**Your tasks:**
**a)** Name every company that the retirement investing discussion lists among the holdings of Fidelity Contrafund.
**b)** Extend the retirement investing discussion beyond its final sentence.

**Reading text:**
□ □ □ □ □
I am close to 50 and I have saved 5.5x my pre-tax salary in 401K, IRA and regular trading account stocks.
Currently I have all of my 401k in Fidelity Contrafund which is heavily into Tech with Meta, Berkshire Hathaway, Amazon, Google, NVDA, Microsoft and Apple.
My IRA + regular account stocks are only in 3 stocks, NVDA, GOOG and TSLA.
I know these stocks, except TSLA, are at all time high. I am also nervous and will to accept smaller returns. I have been putting my extra cash into a local bank CD with 5% for 13 months. I want to reduce my exposure. For my 401K, which mutual fund is designed to have small gains and resistant to a major crash?
My company 401k has limited choices but I can move the money into a 401K brokerage fund so I can buy any mutual fund.
Thanks,
I'd say Vanguard Wellesley Income is the best single fund for this. It's 35% dividend paying stocks and 65% bonds. In its 53-year history, it has had only 8 down years, the worst being 2008, losing 9.84%.
Long term annualized returns are unexciting, but decent. 9.13% since inception in 1970. 6% over the last 20 years. 7.27% over the last 15 years, 5.39% over the last 10 years. These are returns for the more expensive (but still cheap) "investor" share class. If you have at least 50K in the fund, you can get the "admiral" share class, and returns would be about .1% higher.
No one knows the future, but I think the 9% annualized returns since inception are unrealistic going forward. Probably 5% to 7% annualized returns are realistic for the next decade.
I'd say Vanguard Wellesley Income is the best single fund for this. It's 35% dividend paying stocks and 65% bonds. In its 53-year history, it has had only 8 down years, the worst being 2008, losing 9.84%.
Long term annualized returns are unexciting, but decent. 9.13% since inception in 1970. 6% over the last 20 years. 7.27% over the last 15 years, 5.39% over the last 10 years. These are returns for the more expensive (but still cheap) "investor" share class. If you have at least 50K in the fund, you can get the "admiral" share class, and returns would be about .1% higher.
No one knows the future, but I think the 9% annualized returns since inception are unrealistic going forward. Probably 5% to 7% annualized returns are realistic for the next decade.
portfolio visualizer goes back to 2002
wellesly took 100k and grew it to 392.095 at 6.38 cagr
voo s&p fund is 639,862 at 8.77 cagr
percentage wise it sounds close . dollar wise it’s night and day and can be the difference between an underfunded retirement and a decently funded one
so i am not a fan of losing valuable time in the accumulation stage in less capable assets even if it means someone else handling that money.
□ □ □ □ □
**Saved data entries:**

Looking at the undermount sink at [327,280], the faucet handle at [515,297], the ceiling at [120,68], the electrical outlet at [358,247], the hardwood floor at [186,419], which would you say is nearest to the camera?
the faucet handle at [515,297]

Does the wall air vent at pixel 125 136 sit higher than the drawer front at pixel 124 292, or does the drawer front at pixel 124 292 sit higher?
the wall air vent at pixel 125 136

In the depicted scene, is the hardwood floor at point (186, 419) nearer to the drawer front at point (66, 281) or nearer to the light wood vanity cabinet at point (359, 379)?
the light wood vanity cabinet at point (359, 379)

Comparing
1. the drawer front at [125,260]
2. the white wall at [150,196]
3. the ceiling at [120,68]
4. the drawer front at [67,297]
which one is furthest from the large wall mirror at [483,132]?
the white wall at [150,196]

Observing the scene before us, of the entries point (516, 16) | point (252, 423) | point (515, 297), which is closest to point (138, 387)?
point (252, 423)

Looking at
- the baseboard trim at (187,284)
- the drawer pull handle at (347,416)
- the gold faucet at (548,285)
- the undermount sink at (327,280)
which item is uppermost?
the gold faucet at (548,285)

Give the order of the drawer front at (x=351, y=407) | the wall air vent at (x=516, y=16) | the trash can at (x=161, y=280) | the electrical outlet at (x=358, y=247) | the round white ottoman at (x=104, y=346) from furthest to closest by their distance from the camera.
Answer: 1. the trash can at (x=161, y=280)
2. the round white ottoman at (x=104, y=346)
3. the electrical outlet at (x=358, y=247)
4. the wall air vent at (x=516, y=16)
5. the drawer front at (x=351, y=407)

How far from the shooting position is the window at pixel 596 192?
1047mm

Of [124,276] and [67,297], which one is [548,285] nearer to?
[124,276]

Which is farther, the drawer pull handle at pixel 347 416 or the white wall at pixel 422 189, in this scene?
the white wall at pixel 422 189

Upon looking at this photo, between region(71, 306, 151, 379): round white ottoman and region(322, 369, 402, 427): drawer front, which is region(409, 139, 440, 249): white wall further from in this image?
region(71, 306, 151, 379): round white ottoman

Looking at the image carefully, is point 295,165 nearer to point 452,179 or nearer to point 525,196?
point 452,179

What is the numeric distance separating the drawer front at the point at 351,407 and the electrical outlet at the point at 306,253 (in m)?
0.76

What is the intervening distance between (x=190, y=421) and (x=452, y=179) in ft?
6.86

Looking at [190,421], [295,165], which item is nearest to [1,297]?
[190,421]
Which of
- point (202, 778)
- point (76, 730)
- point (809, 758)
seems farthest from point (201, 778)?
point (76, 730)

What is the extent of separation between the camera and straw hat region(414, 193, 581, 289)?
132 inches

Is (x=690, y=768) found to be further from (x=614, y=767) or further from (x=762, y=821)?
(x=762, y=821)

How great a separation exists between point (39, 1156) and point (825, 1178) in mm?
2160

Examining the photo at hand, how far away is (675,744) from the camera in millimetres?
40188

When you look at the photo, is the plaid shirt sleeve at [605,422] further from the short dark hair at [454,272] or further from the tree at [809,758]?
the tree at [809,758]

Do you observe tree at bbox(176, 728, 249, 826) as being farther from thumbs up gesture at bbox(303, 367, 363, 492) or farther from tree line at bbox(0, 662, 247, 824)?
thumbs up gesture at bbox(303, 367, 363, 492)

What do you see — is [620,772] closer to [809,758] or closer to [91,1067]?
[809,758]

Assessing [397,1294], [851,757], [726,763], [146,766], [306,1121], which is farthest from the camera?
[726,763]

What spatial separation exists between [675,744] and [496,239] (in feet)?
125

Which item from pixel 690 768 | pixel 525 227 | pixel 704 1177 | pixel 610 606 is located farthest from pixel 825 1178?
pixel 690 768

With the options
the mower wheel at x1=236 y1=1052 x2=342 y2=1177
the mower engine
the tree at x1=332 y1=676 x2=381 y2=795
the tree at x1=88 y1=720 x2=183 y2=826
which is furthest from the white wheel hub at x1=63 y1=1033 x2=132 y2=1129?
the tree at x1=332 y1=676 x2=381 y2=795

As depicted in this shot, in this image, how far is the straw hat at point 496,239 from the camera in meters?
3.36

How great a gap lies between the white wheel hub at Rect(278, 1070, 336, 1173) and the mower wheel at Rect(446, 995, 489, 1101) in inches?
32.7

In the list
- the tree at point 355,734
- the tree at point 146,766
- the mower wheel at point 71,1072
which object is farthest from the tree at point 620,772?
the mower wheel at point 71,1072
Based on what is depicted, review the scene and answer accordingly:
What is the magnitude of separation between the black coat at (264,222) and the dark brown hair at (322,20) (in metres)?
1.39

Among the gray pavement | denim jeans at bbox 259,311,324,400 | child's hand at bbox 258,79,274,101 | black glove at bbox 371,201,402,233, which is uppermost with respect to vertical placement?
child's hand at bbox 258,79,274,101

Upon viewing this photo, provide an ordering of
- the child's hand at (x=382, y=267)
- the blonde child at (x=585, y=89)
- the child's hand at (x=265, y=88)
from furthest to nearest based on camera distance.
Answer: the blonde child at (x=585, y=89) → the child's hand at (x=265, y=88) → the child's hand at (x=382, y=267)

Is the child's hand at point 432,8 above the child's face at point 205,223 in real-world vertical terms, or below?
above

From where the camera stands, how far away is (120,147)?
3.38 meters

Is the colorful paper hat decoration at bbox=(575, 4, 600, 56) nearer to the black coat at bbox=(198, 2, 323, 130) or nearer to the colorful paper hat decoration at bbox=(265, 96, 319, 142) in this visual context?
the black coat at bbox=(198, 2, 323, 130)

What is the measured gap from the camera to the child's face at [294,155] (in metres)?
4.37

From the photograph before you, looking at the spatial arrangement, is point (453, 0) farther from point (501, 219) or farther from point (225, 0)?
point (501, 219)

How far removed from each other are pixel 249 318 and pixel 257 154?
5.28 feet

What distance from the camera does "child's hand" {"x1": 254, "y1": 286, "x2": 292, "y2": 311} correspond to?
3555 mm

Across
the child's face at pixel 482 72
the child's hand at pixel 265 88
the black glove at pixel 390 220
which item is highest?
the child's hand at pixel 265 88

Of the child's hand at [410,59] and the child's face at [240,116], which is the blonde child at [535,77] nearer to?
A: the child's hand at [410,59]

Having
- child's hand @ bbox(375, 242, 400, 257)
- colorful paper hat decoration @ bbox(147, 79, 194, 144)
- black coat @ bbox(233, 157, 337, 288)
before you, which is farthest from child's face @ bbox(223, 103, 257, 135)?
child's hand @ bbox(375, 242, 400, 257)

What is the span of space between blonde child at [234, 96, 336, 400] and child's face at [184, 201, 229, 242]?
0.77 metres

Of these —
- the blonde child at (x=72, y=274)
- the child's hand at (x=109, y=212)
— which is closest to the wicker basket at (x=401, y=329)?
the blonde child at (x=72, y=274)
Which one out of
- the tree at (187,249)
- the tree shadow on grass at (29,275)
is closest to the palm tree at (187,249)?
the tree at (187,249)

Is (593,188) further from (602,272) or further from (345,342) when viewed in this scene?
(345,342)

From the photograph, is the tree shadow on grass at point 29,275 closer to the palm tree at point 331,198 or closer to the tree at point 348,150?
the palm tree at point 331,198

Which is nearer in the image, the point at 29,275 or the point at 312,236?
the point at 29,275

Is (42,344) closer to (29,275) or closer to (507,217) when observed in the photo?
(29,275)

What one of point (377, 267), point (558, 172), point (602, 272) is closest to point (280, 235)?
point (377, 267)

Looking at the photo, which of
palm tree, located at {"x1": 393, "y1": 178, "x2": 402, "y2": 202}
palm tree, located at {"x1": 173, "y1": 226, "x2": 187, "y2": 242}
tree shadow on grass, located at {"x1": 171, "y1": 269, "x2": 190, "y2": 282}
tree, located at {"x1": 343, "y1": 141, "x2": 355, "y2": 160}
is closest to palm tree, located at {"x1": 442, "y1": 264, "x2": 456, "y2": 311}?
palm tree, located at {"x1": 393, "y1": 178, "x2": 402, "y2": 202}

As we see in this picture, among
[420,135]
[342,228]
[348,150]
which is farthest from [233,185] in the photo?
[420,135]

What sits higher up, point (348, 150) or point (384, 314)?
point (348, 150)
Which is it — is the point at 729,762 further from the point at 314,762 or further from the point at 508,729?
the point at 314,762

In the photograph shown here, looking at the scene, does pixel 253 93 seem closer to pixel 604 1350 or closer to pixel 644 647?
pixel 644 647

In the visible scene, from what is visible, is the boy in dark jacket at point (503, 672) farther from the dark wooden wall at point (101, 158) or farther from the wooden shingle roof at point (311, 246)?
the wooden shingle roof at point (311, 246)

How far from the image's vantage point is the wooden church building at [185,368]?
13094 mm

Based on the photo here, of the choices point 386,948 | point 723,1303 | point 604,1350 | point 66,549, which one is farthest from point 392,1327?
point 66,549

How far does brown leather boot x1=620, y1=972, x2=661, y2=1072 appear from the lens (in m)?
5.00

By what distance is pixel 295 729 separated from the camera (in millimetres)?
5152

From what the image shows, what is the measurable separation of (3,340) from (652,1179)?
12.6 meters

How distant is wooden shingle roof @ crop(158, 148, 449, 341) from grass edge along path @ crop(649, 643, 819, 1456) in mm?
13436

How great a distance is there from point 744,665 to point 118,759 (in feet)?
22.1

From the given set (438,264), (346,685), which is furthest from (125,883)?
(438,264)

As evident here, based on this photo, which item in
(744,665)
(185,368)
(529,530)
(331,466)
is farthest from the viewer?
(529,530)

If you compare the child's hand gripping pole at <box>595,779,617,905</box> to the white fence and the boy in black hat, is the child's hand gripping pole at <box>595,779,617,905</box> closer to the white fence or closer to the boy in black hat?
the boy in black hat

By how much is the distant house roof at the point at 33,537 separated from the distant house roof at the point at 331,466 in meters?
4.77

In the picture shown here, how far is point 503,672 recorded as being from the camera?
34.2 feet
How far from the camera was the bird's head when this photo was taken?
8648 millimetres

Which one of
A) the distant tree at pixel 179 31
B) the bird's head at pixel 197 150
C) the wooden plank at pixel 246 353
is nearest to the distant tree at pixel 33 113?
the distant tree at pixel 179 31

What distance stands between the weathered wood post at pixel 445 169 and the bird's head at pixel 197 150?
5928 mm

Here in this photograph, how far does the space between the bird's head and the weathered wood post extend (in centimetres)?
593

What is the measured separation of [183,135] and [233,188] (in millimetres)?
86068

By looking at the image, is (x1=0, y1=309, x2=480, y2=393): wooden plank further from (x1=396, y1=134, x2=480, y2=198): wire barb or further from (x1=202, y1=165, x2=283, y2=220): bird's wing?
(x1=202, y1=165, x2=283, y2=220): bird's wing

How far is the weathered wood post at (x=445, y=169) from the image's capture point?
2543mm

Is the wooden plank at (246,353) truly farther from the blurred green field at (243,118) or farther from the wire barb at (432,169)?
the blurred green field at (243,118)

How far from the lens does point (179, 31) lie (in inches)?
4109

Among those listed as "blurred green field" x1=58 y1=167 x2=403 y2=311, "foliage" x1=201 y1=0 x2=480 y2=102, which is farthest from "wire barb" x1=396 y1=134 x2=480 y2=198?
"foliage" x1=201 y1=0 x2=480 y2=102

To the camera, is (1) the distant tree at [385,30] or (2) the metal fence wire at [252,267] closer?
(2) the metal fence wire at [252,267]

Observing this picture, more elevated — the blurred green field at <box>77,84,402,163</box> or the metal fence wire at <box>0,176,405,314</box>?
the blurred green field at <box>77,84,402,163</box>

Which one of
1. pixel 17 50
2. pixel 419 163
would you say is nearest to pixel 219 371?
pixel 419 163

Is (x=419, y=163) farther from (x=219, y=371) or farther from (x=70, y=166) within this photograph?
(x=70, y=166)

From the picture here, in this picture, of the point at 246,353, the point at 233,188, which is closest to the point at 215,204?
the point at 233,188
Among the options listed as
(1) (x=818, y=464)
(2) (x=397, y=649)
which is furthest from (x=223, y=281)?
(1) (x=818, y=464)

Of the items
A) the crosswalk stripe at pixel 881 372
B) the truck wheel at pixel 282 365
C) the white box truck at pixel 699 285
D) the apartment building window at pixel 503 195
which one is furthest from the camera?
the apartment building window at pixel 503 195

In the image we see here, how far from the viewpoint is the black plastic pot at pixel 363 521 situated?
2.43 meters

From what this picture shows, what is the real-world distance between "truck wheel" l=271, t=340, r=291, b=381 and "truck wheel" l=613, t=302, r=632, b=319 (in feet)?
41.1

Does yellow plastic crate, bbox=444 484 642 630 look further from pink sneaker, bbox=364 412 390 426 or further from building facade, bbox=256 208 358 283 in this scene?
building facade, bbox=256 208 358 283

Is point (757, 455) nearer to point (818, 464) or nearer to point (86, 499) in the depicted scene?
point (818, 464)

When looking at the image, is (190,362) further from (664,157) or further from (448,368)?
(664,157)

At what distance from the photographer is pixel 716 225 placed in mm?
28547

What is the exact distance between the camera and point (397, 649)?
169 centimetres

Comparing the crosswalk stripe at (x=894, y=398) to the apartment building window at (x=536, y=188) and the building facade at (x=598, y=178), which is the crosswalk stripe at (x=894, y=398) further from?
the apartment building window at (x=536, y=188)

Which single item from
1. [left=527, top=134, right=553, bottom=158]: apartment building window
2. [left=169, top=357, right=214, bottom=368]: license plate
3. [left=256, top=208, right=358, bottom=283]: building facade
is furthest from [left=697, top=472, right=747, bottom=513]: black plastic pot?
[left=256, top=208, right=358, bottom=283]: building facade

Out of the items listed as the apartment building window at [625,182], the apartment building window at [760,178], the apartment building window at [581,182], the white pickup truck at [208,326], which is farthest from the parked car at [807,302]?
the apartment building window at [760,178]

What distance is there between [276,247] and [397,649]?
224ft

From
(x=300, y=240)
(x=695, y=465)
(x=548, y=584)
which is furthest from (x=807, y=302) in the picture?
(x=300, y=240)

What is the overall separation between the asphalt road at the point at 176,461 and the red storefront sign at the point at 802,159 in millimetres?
□ □ □ □ □
**Answers in order:**
**a)** Meta, Berkshire Hathaway, Amazon, Google, NVDA, Microsoft, Apple

**b)**
investor behavior determines our outcomes more than anything else
wellesly took 100k and grew it to 392.095 at 6.38 cagr
voo s&p fund is 639,862 at 8.77 cagr
percentage wise it sounds close . dollar wise it’s night and day and can be the difference between an underfunded retirement and a decently funded one
so i am not a fan of losing valuable time in the accumulation stage in less capable assets even if it means someone else handling that money.
investor behavior determines our outcomes more than anything else
It probably will return less over time than the S&P 500. But nobody knows the future. The OP asked for something conservative that still got decent returns and I gave him that option without questioning whether it was a good idea or not.
As you've said in these threads, the best investment is the one you actually stick with.
the problem in the conservative investment arena is that those in their accumulation years that are conservatively invested may not know the harm they do themselves. because they have no interest in invest so they just pick something in the middle . they don’t realize they can be talking hundreds of thousands of dollars or millions in difference
the 2nd thing is that many try conservative investing but data shows they just have lower trigger points and don’t stay any better in down turns .
the majority would do better letting a 3rd party do the investing for them .
i know voya does that if you want in the 401k and i am sure others do it .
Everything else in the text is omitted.